Experiment 02: Local Size Sweep

Experiment 02 varies local_size_x across 32, 64, 128, 256, 512, and 1024, while keeping the kernel, arithmetic, memory layout, timing path, and correctness checks fixed. Its purpose is to determine which workgroup size is fastest and most stable on the tested GPU, not to declare a universal best size.

The refreshed result covered 12 cases. At the largest tested problem_size=2097152, local_size_x=512 was fastest with a median GPU time of 0.013728 ms. The report also notes about 414.69% spread between the fastest and slowest median GPU-time cases in the focus set.

The memory lesson: the same contiguous memory access pattern can perform differently depending on how work is grouped. Workgroup size influences scheduling, occupancy, latency hiding, and how efficiently memory traffic is fed into the GPU. This means memory experiments need a stable launch configuration before comparing layouts or access patterns.

Experiment 03: Memory Copy Baseline

Experiment 03 defines the project’s practical memory-throughput denominator. It compares the simplest contiguous modes: read_only, write_only, and read_write_copy, across a size sweep. The plan describes it as the closest thing to a roofline-style denominator for later bandwidth claims.

The refreshed result covered 3 benchmark cases. At the largest tested problem_size=4194304, the fastest variant was write_only, with median GPU time 0.047264 ms and median bandwidth 354.968 GB/s.

The memory lesson: you need a raw contiguous bandwidth baseline before judging any optimized or unoptimized kernel. A later kernel that reaches only a fraction of this baseline may be limited by layout, indexing, cache behavior, extra arithmetic, synchronization, or memory transaction inefficiency. Without this denominator, fast and slow are just labels.

Experiment 04: Sequential Indexing

Experiment 04 establishes the good-path baseline for contiguous thread-to-data mapping. Its plan maps one invocation to one contiguous element in both source and destination buffers while keeping arithmetic and memory footprint fixed.

The refreshed result covered the single sequential variant. At problem_size=4194304, sequential_read_write reached 0.084256 ms median GPU time and 398.244 GB/s median bandwidth.

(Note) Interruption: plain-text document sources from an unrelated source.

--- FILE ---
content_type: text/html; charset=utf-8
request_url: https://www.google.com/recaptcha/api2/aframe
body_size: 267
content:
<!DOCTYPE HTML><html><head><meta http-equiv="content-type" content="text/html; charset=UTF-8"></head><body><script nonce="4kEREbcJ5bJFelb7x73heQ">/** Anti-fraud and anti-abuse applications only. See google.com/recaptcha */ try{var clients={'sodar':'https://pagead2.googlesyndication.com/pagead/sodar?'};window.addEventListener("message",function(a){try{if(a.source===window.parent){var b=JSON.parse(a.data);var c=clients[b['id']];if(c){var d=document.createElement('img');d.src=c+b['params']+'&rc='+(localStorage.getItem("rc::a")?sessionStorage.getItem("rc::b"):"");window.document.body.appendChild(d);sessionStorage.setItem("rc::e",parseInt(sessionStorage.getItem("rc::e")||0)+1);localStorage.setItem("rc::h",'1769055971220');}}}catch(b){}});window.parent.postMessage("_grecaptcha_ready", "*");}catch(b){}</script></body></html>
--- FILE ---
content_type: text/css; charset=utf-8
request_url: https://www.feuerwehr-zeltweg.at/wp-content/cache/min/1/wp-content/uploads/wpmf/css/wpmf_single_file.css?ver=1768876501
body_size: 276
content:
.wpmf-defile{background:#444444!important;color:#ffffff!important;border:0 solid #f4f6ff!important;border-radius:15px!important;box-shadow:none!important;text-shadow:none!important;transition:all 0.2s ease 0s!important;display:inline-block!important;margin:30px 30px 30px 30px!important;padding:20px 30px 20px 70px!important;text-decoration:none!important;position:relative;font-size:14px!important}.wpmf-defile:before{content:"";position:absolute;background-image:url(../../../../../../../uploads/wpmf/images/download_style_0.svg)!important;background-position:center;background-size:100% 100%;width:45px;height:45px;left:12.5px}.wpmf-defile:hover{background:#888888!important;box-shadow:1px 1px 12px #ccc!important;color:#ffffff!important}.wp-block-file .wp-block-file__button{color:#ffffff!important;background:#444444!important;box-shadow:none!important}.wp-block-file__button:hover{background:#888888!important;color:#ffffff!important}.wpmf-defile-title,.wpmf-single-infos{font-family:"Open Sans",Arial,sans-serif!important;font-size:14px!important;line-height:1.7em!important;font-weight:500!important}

The memory lesson: contiguous indexing is the reference case for later penalties. This is the healthy memory pattern: adjacent invocations touch adjacent elements, which is exactly the access shape GPU memory systems are designed to handle well. Later gather, scatter, stride, and reuse experiments should be interpreted relative to this baseline rather than in isolation.

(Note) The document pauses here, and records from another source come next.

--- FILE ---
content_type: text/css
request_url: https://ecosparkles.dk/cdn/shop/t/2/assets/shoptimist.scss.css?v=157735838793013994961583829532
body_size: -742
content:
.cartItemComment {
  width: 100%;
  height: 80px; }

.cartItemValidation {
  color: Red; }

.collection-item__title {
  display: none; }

Experiment 05: Global ID Mapping Variants

Experiment 05 asks what overhead is introduced by different ways of mapping global IDs to logical elements. It compares direct, fixed_offset, and grid_stride mapping while keeping arithmetic, memory traffic, and output semantics constant.

The refreshed result covered 3 variants. At problem_size=4194304, the fastest variant was offset, with median GPU time 0.079968 ms and 419.598 GB/s median bandwidth.

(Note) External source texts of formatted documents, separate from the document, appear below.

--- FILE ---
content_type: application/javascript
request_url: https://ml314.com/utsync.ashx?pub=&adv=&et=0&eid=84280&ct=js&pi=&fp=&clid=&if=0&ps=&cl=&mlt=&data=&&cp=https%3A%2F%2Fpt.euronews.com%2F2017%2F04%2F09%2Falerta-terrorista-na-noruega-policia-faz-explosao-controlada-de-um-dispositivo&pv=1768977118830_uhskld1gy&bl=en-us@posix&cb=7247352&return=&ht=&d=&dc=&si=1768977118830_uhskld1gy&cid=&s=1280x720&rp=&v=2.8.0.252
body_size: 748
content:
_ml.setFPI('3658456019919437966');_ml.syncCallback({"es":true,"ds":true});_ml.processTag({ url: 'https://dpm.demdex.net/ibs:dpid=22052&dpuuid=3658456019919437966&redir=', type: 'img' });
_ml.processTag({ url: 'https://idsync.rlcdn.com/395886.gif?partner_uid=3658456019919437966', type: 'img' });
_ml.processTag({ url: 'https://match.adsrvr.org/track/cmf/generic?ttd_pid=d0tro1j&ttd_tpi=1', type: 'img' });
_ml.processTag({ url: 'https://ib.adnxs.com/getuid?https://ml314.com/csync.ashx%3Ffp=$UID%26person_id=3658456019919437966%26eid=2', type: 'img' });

The memory lesson: indexing flexibility has a cost, but the cost has to be measured rather than assumed. Direct mapping is the cleanest reference path when exact dispatch coverage is possible. Grid-stride loops add scalability and launch flexibility, but they also add loop and control-flow behavior that can matter in a tight memory benchmark.

The Combined Takeaway

Experiments 01-05 build a disciplined baseline:

Stage	What it teaches
Dispatch basics	Trust the harness before trusting performance numbers.
Local size sweep	Memory performance depends on execution configuration, not just bytes moved.
Memory copy baseline	Establish a raw contiguous bandwidth denominator.
Sequential indexing	Define the good path for contiguous memory access.
ID mapping variants	Separate memory-access cost from indexing/control-flow overhead.

Together, these experiments say: GPU memory optimization starts before layout optimization. You first need a validated benchmark, a stable workgroup size, a raw throughput baseline, a contiguous indexing reference, and a measured understanding of indexing overhead. Only then can later experiments credibly explain why SoA beats AoS, why stride destroys bandwidth, why cache locality matters, and why shared memory is not automatically faster.